Abstract Objective Previous morphometric studies are suggesting altered cortical thickness mainly in prefronto-temporal regions in first episode schizophrenia. In an extension of these earlier ...studies, we used an entire cortex vertex-wise approach and an automated clustering for the detection and exact quantification of cortical thickness alterations in first episode schizophrenia. Methods A group of 54 patients with first episode schizophrenia according to DSM-IV and 54 age and gender matched healthy control subjects were included. All participants underwent high-resolution T1-weighted MRI scans on a 1.5 T scanner. Cortical thickness was estimated as the distance between the gray–white matter border and the pial surface using an automated computerized algorithm (Freesurfer Software). Statistical cortical maps were created to estimate differences of cortical thickness between groups based on this entire cortex analysis. Results Significant cortical thinning was observed in first episode schizophrenia patients relative to controls in a number of cortical areas including the dorsolateral and frontopolar cortices, the anterior cingulate cortex, a ventrolateral–orbitofrontal cluster, as well as the superior temporal cortices and superior parietal lobe.
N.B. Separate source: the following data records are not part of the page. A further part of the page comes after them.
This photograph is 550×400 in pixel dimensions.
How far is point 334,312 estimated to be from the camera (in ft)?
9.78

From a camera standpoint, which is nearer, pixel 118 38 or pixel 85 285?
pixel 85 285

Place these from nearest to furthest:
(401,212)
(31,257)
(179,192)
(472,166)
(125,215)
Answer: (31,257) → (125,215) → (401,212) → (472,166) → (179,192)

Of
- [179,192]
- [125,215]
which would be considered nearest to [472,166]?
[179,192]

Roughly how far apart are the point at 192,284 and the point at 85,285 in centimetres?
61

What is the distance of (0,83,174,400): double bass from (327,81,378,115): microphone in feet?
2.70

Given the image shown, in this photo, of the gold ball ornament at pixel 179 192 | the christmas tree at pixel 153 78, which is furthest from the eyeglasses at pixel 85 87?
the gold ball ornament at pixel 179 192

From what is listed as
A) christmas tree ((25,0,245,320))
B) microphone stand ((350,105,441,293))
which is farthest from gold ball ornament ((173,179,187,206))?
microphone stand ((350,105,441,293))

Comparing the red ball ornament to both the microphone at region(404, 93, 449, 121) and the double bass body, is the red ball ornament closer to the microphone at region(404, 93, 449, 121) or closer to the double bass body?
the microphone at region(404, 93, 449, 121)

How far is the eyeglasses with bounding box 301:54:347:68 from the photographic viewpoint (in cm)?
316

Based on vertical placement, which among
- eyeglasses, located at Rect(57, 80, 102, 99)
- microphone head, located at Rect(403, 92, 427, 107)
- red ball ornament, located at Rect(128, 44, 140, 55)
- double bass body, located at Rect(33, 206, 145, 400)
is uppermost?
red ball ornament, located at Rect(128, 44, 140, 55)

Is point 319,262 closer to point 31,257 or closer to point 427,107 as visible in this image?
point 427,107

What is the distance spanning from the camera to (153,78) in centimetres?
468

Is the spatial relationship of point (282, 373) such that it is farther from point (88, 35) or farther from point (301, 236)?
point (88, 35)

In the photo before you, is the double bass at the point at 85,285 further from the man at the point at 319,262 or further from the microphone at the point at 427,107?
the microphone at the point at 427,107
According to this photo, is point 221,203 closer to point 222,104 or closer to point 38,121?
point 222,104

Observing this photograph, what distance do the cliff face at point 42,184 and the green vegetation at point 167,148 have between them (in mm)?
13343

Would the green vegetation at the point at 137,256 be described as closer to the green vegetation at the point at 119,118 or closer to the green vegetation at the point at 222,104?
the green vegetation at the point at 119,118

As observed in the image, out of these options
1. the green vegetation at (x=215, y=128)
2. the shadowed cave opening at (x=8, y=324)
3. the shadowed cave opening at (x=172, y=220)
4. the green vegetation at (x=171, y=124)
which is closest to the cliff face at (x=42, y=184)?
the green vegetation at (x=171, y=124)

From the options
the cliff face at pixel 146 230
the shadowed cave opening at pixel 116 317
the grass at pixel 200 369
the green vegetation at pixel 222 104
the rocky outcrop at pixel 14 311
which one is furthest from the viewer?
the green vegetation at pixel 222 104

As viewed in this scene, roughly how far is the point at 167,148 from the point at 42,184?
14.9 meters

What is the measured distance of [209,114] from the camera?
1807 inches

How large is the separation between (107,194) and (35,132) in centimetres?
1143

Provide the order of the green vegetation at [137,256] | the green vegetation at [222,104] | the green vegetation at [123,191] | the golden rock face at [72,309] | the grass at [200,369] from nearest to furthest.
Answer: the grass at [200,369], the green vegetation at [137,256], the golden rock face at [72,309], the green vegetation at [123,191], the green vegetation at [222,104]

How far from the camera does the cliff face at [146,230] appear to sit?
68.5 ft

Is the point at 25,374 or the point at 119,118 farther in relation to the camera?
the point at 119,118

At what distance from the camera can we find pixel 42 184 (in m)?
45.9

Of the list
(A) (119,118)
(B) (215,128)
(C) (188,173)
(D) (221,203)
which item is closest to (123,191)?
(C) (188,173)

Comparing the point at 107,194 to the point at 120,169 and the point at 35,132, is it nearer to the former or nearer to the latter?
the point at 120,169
Cortical thinning within these regions was on average 4.4–5.7% with strongest reductions in orbitofrontal regions (7.1%). Conclusions The present findings suggest widespread reduction of cortical thickness, mostly in heteromodal cortices of fronto-temporal networks to be present at an early stage of schizophrenia. Taken together, the present morphometric data in first episode schizophrenia provide further evidence for potential neurodevelopmental deficits and disruption of cortical maturation in this disorder.